▸ **ESERCIZIO ASSEGNATO**:
Riscrivi in forma più breve il paragrafo che inizia con «Stamattina Ignazi ha argomentato» nell'intervento sulla destra in Italia, conservandone i fatti principali.

Io procederò, e mi scuso, per schemi riducendo al minimo le argomentazioni per rendere sopportabile la seconda metà della giornata che so, man mano si procede poi, ne fanno le spese i colleghi che parlano più tardi e ne fa ancora di più le spese il pubblico che ha la pazienza di seguire.
Quindi enuncio e non argomento, diciamo… naturalmente questo impoverisce la ricchezza del ragionamento ma credo che sia importante avere almeno a pieno l’arco del ragionamento.
Stamattina Ignazi ha argomentato diffusamente come a partire dagli anni 70, ma in maniera prorompente negli anni 80, assistiamo in Europa alla nascita di questa nuova famiglia di partiti chiamata Nuova Destra che segna una discontinuità.
È interessante allora vedere come vive questo passaggio un partito che invece è campione della continuità, perché è l’unico partito europeo che stabilmente occupa e riesce ad occupare, a presidiare, con gli artigli anche, la scena politica continuativamente dalla fine della guerra.
Un partito di destra che espressamente è un partito che, dall’aspetto programmatico, al personale politico, all’armamentario ideologico e simbolico, si rifà al ventennio, è quindi un partito a pieno titolo neofascista.
La cosa che emerge e che spicca è che da noi non nasce nessuna politica espressamente etichettabile come nuova destra, cioè che fa della protesta antiimmigrati la sua rivendicazione cardine, se non esclusiva e determinante.
[il discorso non fila] So a cosa pensate, e in particolar modo alla Lega e in effetti la Lega è un fenomeno per certi aspetti funambolico, per certi versi anche molto eclettico… bisogna dire però che per quante assonanze abbia e, in una certa stagione, quasi una identificazione, si può parlare di tante leghe, o meglio, di tante stagioni della Lega e quindi è, da questo punto di vista, non un esempio tipico.
Vi faccio notare, tra parentesi, che la confusione ha regnato così sovrana in materia che mi ricordo, quando ho finito di scrivere il libretto sulla storia della destra in Italia (eravamo nel ’95) mi chiesi dove la metto la Lega?
E nei mass media, oltre che nel mondo politico anche di sinistra era avvalorata come un partito di centro o una eterodossa di sinistra. Non sto qui a ricordarvi certe uscite infelici in proposito.
Sulla base dei valori che risultano dai sondaggi condivisi da questo popolo e sulla base tante altre cose, io la considero di destra.
Naturalmente non è che Bossi sia diventato di destra perché ha letto il mio libro ma evidentemente non ci voleva molto a cogliere questi dati di fondo che non potevano che portare la Lega in uno schieramento di centro destra.

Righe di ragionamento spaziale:
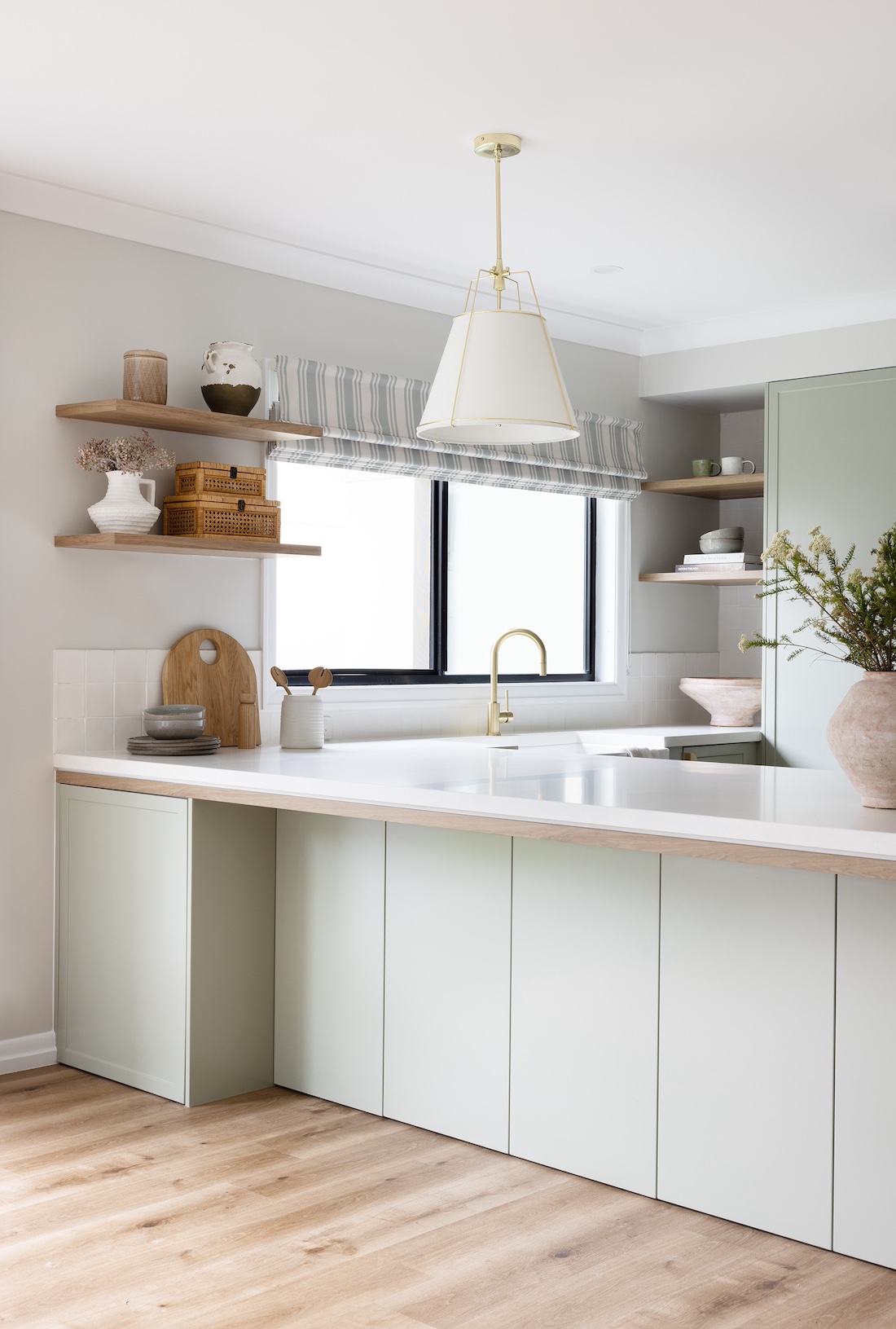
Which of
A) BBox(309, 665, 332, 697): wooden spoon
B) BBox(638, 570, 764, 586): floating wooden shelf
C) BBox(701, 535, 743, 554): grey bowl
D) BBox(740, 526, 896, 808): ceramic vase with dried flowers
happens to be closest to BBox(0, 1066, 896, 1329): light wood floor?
BBox(740, 526, 896, 808): ceramic vase with dried flowers

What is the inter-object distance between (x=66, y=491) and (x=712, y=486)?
8.89ft

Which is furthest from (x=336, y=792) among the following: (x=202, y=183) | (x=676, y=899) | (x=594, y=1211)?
(x=202, y=183)

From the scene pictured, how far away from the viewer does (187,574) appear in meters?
4.05

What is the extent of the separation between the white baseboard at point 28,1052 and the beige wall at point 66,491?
0.02 m

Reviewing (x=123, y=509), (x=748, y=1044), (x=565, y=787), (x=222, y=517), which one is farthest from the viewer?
(x=222, y=517)

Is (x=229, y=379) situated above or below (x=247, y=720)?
above

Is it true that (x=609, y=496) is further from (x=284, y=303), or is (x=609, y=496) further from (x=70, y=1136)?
Result: (x=70, y=1136)

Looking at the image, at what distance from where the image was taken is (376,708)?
4562mm

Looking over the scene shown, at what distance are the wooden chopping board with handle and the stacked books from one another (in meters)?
2.12

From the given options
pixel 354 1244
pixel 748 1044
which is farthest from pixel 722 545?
pixel 354 1244

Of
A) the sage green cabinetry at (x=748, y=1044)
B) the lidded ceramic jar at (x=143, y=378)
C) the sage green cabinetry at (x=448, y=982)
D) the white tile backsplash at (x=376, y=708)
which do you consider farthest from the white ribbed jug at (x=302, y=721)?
the sage green cabinetry at (x=748, y=1044)

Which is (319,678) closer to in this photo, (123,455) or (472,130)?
(123,455)

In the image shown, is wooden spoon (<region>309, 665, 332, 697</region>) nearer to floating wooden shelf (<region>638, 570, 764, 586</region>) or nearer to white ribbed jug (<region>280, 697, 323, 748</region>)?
white ribbed jug (<region>280, 697, 323, 748</region>)

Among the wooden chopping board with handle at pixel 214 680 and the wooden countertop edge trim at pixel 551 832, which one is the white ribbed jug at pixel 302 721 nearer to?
the wooden chopping board with handle at pixel 214 680
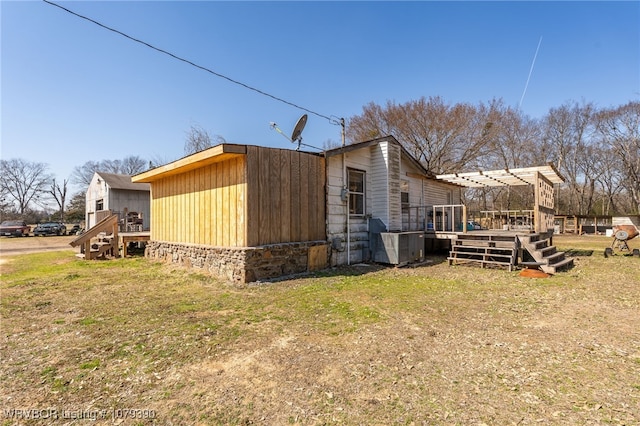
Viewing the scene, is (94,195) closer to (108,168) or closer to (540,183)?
(108,168)

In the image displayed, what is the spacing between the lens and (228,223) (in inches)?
290

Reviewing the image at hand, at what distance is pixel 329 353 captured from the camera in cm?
335

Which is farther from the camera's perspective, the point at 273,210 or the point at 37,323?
the point at 273,210

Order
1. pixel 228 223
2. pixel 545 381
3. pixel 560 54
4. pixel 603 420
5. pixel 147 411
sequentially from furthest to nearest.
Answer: pixel 560 54 < pixel 228 223 < pixel 545 381 < pixel 147 411 < pixel 603 420

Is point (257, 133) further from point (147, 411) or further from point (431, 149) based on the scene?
point (147, 411)

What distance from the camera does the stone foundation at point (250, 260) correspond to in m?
6.84

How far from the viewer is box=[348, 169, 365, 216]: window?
31.9 ft

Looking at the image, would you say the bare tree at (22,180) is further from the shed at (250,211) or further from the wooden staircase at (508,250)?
the wooden staircase at (508,250)

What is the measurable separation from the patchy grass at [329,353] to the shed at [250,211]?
1.08 m

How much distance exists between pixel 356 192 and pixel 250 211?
13.4 ft

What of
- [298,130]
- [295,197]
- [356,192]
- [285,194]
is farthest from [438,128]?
[285,194]

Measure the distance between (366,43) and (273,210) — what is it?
10.6 meters

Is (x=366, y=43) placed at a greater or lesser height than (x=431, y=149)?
greater

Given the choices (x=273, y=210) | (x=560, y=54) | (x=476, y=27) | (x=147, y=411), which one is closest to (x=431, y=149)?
(x=560, y=54)
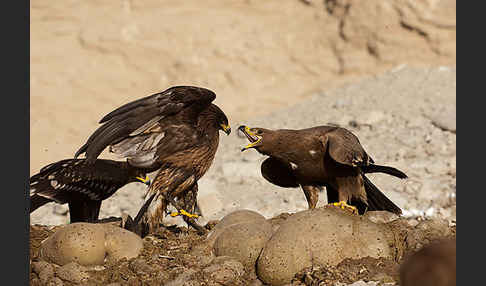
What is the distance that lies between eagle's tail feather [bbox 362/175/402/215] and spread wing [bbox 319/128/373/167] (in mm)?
358

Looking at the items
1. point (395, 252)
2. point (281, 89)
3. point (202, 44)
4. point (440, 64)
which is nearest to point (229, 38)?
point (202, 44)

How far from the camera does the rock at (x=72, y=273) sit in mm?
5004

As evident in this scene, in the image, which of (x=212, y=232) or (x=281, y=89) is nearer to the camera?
(x=212, y=232)

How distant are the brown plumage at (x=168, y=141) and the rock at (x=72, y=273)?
1052mm

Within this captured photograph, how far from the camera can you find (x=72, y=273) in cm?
502

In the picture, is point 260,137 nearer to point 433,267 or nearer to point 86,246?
point 86,246

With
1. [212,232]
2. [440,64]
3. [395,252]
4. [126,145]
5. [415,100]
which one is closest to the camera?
[395,252]

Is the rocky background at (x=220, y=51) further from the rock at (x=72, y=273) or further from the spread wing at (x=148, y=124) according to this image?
the rock at (x=72, y=273)

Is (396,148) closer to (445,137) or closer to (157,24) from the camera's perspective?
(445,137)

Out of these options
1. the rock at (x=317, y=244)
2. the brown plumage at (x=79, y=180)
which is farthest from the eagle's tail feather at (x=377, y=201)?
the brown plumage at (x=79, y=180)

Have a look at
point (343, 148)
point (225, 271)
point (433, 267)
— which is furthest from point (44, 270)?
point (433, 267)

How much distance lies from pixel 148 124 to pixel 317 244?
2.02m

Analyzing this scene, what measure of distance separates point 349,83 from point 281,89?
1.78m

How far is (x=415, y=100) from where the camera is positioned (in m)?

▸ **LA SOLUZIONE**:
Stamattina Ignazi ha spiegato che in Europa, dagli anni 70 e con forza negli anni 80, nasce una nuova famiglia di partiti, la Nuova Destra, che segna una discontinuità.